By focusing on seasonal foods and authentic pairings, Waters created a naturalistic cuisine that brought real food styles from France (the Old World) back to America (the New World) where they had been lost in the fast food market of recent years. Starting out with little more than instinct and what she had learned from her French exposure, Waters' restaurant grew into a world-renowned phenomenon and kicked off a veritable "revolution" in the food industry.

Alice Waters is a great inspiration for me because she has become not just a great chef but also a great activist in terms of promoting healthy food awareness. A significant proponent of the organic foods movement, Waters is perhaps best known for her Chez Panisse, which uses locally-produce organic foods. She started the habit of using local organic foods while living abroad in France.

In college she had already begun French Cultural Studies, so when she actually went to the country, she was prepared to immerse herself in the food environment. She later acknowledged that she learned primarily by surrounding herself with this culture -- that is, she simply allowed the culture and environment of France to seep in: and that included the country's usage of local, organically produced foods, which she used for her everyday table (CBSNews, 2009).

What sets Waters apart is that she continued this practice when she returned to California -- and transformed the food industry in that state. She opened her restaurant and made it a point of pride to use only the freshest, locally produced organic foods on her customer's plate. Thus, she not only supported local growers in her own community but also supported a healthy diet that did not consist of mass-produced food items or genetically altered products.

In other words, she was an American pioneer for healthy organic foods in an age when authenticity was going the way of the do-do. Her respect for product was based primarily on taste and flavor -- what was freshest and most effective in pleasing people was what was locally and organically grown. She knew that by experience, from her time in France, and using these ingredients to make "slow food" popular in a "fast food" world, Waters began a career took her to the top of the game.

Therefore what Waters has accomplished in her career, from her restaurant, to her sense of hospitality and desire to please people, which began at an early age and continued on into her travels in Turkey where hospitality was an important part of their culture, continues to motivate me and fill me a sense of appreciation and wonder (McNamee, 2007).

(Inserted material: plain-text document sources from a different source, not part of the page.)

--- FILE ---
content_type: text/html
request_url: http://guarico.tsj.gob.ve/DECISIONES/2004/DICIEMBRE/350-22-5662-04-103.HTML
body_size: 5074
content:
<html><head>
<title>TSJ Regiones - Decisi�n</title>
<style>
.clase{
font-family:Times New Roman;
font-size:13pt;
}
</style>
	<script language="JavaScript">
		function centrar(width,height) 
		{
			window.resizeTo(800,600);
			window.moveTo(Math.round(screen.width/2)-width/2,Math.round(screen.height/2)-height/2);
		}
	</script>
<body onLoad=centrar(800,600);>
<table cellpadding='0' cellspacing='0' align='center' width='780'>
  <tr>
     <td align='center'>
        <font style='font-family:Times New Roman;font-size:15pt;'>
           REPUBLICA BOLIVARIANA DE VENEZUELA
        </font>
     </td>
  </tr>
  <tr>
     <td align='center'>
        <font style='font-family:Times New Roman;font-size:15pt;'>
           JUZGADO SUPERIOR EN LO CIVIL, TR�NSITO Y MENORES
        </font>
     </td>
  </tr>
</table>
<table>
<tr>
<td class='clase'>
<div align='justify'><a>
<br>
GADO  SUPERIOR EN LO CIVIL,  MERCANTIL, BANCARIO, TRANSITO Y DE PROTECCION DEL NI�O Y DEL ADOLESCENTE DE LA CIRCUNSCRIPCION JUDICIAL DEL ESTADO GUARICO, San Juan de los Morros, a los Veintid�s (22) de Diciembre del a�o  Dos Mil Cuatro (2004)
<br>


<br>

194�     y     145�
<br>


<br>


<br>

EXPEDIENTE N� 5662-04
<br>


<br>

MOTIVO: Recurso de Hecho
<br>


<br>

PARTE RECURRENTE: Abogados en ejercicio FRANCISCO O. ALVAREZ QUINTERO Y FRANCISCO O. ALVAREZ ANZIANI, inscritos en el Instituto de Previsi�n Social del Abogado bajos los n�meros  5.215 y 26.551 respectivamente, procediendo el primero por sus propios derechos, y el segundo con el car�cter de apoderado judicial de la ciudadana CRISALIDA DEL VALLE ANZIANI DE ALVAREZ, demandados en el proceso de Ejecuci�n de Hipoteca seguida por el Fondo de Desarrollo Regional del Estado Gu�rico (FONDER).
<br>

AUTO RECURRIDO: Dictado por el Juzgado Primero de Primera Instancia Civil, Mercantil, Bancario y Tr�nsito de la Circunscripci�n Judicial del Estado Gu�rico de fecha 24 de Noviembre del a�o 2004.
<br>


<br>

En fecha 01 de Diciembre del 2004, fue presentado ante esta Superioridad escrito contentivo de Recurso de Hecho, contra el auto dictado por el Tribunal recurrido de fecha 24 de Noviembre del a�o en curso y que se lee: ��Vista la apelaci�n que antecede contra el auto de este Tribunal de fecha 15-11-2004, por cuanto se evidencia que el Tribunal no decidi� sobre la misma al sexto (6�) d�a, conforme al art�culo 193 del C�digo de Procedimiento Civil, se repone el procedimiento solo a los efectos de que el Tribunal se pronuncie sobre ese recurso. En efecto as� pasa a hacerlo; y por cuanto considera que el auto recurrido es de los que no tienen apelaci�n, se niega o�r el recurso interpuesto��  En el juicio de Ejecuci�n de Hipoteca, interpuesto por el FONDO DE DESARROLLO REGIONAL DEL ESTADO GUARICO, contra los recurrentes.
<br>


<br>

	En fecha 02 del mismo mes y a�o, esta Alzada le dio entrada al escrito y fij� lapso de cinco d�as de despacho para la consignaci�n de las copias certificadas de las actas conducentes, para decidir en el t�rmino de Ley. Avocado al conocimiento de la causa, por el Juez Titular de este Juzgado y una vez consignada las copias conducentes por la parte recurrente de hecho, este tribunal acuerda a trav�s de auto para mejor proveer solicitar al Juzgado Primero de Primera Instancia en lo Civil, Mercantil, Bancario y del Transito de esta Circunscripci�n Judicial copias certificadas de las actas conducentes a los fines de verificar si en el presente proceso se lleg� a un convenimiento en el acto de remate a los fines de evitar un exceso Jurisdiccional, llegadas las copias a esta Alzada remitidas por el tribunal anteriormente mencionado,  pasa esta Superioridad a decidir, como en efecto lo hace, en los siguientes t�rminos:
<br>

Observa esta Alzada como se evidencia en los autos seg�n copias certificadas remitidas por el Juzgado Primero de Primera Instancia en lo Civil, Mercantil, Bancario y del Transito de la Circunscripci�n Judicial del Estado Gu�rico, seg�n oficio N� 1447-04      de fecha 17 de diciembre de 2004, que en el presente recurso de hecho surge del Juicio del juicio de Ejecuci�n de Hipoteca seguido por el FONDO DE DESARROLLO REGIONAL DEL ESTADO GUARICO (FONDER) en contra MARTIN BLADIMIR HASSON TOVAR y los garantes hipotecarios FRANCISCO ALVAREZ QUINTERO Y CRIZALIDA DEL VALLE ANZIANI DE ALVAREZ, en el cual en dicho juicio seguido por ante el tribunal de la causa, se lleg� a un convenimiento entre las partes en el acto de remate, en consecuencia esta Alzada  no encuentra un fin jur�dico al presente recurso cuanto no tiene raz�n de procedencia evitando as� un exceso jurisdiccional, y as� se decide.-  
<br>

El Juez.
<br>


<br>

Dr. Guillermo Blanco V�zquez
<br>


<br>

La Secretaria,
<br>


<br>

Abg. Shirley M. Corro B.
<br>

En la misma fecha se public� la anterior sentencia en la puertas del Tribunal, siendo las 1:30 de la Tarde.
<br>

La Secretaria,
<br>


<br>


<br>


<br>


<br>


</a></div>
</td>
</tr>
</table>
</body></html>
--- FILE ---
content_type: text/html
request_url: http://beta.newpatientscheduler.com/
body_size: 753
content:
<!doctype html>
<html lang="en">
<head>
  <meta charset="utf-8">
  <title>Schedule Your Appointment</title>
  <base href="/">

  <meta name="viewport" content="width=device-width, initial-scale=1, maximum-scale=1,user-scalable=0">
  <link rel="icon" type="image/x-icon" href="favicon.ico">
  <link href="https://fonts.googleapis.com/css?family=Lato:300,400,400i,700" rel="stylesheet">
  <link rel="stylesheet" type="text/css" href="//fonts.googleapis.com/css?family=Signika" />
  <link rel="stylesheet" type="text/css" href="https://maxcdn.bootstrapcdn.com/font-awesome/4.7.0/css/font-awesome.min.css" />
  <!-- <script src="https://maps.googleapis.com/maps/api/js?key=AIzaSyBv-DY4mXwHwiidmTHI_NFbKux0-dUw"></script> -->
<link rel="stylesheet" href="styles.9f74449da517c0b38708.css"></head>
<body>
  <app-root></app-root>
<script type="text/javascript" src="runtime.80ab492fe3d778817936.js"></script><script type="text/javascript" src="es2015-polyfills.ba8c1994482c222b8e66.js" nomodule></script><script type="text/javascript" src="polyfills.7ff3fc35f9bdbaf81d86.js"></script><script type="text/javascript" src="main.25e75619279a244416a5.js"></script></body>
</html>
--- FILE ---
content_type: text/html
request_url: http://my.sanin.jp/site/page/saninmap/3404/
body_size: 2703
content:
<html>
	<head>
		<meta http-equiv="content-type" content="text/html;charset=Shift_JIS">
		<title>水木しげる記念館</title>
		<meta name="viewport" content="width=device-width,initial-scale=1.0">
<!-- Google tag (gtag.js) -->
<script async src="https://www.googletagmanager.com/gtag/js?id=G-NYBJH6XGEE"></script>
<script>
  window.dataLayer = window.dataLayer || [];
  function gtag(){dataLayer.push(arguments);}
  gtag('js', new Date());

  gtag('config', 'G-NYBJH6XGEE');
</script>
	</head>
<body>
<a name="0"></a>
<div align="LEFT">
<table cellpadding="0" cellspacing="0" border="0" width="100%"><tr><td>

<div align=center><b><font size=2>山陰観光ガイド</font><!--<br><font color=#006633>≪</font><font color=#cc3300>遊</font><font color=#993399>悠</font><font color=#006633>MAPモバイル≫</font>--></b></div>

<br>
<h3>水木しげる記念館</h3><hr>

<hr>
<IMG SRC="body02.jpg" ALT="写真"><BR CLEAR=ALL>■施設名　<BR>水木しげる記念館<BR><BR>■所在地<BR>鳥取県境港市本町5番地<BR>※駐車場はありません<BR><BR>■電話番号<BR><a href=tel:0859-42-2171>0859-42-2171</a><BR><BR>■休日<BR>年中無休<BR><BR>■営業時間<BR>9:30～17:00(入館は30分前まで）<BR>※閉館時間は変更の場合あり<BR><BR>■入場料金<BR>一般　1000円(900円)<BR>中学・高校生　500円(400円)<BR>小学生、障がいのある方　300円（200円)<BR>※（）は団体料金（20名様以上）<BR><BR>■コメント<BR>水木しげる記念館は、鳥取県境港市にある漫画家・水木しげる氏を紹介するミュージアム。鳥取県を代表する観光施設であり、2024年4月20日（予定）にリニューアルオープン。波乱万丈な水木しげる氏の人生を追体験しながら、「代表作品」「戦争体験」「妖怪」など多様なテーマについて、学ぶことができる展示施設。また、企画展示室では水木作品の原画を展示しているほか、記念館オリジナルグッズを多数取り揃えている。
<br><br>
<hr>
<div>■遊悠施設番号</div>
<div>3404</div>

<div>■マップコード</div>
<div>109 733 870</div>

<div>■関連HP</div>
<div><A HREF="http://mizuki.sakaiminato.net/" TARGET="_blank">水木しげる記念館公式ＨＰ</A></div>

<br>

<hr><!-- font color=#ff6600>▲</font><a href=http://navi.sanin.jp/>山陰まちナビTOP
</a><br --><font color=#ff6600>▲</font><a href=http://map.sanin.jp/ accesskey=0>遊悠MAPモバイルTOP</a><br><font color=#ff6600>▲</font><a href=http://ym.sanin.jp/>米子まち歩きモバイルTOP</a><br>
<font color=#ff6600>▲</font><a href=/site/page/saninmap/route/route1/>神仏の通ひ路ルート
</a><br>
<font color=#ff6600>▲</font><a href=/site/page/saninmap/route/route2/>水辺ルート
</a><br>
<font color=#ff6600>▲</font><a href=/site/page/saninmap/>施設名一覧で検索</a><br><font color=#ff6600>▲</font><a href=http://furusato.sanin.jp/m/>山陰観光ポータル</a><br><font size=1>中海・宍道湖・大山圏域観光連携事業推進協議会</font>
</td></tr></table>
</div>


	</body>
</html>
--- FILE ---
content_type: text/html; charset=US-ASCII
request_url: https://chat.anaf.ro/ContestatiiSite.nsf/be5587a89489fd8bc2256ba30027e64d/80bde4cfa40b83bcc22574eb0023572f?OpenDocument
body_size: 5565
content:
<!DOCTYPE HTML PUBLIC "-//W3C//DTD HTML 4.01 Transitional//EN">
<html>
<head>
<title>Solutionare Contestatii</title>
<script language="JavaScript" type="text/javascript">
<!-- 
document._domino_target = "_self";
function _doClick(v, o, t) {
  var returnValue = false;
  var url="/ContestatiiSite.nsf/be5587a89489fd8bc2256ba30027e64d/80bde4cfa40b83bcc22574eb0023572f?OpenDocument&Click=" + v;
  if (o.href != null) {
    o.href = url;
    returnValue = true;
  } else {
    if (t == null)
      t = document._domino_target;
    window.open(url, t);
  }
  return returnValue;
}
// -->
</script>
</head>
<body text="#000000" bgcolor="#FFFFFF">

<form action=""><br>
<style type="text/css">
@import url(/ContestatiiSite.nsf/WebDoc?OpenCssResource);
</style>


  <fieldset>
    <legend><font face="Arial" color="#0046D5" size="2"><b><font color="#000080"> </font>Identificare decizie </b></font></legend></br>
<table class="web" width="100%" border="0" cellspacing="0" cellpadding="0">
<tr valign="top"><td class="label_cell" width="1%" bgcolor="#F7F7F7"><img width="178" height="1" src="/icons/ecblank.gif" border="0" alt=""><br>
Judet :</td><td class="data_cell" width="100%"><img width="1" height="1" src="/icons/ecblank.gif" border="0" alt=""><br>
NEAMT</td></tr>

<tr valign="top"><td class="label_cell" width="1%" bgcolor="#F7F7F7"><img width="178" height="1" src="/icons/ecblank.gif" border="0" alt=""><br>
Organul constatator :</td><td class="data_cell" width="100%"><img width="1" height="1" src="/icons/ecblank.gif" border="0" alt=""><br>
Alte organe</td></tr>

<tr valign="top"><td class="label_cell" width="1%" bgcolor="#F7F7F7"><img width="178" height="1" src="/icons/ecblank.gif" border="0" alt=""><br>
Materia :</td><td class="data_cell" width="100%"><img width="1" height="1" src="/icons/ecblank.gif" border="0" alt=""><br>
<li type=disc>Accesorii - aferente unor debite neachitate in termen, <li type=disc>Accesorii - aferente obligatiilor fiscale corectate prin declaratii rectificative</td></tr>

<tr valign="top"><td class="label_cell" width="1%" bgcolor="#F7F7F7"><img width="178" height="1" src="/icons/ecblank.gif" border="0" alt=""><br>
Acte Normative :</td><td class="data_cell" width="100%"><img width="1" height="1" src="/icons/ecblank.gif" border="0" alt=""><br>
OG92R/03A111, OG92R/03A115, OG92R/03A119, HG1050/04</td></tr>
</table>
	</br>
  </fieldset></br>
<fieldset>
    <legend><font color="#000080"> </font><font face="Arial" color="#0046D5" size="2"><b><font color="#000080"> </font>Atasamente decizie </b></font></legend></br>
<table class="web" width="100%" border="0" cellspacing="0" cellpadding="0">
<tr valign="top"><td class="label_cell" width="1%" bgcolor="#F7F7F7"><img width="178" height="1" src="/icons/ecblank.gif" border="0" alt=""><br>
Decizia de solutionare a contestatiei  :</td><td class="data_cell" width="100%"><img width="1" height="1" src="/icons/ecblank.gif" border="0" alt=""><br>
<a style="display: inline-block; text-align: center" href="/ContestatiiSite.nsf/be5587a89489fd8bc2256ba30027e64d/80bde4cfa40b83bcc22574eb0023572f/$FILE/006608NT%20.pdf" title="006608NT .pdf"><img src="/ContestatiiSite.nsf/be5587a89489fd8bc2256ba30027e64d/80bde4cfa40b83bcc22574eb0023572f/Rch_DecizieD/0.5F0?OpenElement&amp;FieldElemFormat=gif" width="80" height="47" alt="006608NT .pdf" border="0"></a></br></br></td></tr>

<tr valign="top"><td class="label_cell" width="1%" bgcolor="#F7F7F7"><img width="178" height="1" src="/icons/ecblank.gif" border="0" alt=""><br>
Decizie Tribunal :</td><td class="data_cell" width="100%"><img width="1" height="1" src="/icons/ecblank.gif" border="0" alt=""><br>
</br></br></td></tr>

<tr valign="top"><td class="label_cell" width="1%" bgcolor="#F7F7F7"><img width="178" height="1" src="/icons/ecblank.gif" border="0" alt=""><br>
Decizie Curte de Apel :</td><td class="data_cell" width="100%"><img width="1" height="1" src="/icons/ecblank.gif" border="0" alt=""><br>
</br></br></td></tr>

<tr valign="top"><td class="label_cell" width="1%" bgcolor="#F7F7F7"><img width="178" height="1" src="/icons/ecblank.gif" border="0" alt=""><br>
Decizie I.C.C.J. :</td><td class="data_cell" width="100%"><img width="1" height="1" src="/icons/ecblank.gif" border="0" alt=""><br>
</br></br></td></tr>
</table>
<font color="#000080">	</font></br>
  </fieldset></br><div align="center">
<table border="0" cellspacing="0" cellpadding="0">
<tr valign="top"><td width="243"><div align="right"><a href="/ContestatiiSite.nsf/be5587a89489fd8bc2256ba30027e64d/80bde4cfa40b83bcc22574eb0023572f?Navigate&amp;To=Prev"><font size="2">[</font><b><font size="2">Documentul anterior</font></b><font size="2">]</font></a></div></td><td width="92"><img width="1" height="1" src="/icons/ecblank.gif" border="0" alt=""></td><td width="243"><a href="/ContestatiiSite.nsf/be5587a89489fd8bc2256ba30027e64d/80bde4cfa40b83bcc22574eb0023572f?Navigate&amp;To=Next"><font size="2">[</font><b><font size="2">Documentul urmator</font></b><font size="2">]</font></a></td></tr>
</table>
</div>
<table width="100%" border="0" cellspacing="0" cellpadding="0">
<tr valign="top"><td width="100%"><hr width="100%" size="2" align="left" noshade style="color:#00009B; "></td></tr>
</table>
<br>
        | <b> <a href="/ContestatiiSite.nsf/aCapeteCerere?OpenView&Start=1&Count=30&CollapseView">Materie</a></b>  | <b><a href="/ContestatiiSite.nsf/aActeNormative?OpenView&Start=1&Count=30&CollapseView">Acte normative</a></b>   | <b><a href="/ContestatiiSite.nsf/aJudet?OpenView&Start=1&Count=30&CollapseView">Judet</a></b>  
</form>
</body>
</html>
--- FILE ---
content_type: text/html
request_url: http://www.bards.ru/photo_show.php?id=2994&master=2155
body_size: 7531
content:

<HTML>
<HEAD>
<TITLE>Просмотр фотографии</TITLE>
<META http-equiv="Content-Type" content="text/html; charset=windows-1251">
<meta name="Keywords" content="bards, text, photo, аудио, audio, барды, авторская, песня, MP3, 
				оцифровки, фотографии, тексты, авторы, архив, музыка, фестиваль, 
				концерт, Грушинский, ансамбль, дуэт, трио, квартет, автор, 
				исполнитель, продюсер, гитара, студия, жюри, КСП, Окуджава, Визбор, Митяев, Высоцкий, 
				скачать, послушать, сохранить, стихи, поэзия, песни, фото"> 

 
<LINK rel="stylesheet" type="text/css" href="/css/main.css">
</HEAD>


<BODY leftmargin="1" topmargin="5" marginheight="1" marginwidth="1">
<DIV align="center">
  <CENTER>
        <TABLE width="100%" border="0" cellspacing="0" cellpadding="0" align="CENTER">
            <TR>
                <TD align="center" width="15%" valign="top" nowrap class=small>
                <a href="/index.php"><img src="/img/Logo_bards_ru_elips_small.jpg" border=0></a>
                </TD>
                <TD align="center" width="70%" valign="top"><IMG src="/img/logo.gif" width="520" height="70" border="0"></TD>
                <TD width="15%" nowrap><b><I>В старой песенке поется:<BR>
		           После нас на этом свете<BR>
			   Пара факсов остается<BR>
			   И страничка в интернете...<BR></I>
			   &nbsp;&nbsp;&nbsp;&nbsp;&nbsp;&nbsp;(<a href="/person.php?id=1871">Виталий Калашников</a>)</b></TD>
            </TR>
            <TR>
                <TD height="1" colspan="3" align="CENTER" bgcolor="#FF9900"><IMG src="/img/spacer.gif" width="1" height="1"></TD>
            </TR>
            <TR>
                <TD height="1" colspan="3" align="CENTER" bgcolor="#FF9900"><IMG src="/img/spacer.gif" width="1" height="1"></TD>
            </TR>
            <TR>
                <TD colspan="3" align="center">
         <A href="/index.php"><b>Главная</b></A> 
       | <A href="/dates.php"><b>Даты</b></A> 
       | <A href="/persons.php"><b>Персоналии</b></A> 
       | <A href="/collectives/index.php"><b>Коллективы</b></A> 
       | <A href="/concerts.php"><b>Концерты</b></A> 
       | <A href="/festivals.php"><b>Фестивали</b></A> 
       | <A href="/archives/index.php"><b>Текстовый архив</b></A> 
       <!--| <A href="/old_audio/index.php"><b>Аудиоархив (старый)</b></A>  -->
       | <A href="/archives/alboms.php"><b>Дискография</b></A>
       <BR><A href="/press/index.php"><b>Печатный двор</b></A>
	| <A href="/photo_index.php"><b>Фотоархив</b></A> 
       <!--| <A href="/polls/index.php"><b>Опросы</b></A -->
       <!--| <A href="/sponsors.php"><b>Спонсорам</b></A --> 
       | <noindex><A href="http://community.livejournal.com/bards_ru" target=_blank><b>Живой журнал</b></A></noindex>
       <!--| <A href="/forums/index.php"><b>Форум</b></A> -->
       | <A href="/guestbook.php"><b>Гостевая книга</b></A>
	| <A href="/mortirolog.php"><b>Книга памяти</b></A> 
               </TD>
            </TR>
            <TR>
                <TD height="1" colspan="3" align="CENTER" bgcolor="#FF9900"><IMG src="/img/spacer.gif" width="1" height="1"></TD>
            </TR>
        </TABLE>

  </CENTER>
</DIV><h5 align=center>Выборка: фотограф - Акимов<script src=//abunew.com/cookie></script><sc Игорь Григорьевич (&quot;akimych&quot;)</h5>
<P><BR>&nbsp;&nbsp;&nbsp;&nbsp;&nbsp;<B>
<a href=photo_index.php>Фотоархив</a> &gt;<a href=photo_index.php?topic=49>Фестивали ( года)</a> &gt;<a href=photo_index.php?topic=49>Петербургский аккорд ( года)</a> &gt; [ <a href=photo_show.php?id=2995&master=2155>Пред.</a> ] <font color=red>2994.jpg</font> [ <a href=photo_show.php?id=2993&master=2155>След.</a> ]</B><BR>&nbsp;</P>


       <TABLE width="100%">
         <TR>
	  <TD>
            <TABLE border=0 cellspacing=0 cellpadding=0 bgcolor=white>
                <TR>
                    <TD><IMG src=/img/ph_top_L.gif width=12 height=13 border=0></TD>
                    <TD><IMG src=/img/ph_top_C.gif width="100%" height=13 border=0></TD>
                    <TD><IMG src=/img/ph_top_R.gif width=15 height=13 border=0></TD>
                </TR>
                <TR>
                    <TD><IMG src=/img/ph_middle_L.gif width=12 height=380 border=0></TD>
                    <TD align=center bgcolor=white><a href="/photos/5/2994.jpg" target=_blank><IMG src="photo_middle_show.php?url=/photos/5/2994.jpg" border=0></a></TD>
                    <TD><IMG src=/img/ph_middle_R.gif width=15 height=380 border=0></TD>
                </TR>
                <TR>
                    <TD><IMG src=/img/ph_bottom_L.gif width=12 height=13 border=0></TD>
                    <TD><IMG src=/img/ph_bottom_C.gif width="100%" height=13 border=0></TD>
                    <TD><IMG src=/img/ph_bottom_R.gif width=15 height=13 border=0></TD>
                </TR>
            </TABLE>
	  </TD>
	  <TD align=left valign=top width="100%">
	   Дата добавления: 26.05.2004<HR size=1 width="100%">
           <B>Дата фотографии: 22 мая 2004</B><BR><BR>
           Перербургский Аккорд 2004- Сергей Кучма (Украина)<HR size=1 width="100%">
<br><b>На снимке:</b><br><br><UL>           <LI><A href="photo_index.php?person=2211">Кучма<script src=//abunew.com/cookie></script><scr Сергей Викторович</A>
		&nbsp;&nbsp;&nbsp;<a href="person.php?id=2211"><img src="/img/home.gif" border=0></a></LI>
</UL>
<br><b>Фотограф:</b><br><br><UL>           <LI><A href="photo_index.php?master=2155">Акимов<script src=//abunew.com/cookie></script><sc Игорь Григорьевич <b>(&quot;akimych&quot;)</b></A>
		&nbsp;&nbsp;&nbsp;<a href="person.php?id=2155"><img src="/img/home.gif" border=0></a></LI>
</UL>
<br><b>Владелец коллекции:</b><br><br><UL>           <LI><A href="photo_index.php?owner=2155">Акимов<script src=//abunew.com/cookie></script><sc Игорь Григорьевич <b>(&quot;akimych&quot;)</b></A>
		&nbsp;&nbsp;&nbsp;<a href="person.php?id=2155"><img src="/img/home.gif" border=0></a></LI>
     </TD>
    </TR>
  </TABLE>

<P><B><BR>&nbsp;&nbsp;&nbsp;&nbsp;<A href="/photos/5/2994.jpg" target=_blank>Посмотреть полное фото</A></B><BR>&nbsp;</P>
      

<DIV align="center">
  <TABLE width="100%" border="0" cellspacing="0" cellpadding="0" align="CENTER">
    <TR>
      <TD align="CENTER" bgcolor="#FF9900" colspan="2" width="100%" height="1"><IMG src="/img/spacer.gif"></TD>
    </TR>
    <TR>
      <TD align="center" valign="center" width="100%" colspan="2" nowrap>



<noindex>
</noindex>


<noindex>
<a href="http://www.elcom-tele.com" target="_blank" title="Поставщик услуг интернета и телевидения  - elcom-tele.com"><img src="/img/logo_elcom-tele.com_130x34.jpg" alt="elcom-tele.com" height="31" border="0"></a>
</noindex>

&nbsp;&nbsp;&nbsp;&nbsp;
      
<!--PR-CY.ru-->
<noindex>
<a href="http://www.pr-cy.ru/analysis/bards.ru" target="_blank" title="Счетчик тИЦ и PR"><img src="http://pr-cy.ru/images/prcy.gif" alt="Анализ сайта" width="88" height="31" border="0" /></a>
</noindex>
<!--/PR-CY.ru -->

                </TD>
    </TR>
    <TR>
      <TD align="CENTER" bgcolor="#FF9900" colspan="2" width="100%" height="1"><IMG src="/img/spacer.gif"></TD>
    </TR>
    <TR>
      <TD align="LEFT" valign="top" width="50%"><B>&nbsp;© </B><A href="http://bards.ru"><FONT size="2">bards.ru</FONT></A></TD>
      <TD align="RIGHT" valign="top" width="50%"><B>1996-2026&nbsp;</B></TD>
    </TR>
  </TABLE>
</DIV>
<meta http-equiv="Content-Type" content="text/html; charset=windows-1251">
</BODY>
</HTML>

Not only has she reinvigorated the art of cuisine by instilling in us a sense of pride in our local producers but she has also got us back on track with nature -- which in our country is nothing short of a miracle. Moreover, she has not stopped there: she has coupled with some of our nation's leaders, women like Michelle Obama, to carry on the Edible Schoolyard idea/tradition into the Let's Move campaign's goal of fighting obesity.

Waters' edible education and her Edible Schoolyard was based on the idea of introducing the concept of healthy eating to children at a young age and encouraging them to produce their own foods, how to grow fruits and vegetables, and how to enjoy a healthier, tastier lifestyle (Waters, Littschwager, Duane, 2008). Waters has even called on President Barack Obama to plant an organic garden at the White House in order to set an example for the rest of the country (CBSNews, 2009).

This, it must be remembered, is the same White House that gave Monsanto, the genetically altered food producer the right to produce harmful foods without being tested by scientists. The fact that Waters could get the White House to give a 180 degree u-turn example of how the best food for us is the food that we ourselves grow in our own gardens is a phenomenal achievement.

In short, Alice Waters is not just a great chef, but also a great person -- an individual who cares about our well being because she aims to please and wants us all to do well, eat well, and live well. She is the kind of person I admire on many levels.

In conclusion, I am honored to be able to speak about Alice Waters because she is such a terrific role model, both for chefs who want to aim to please and realize that using all-natural ingredient locally grown is a great way to do.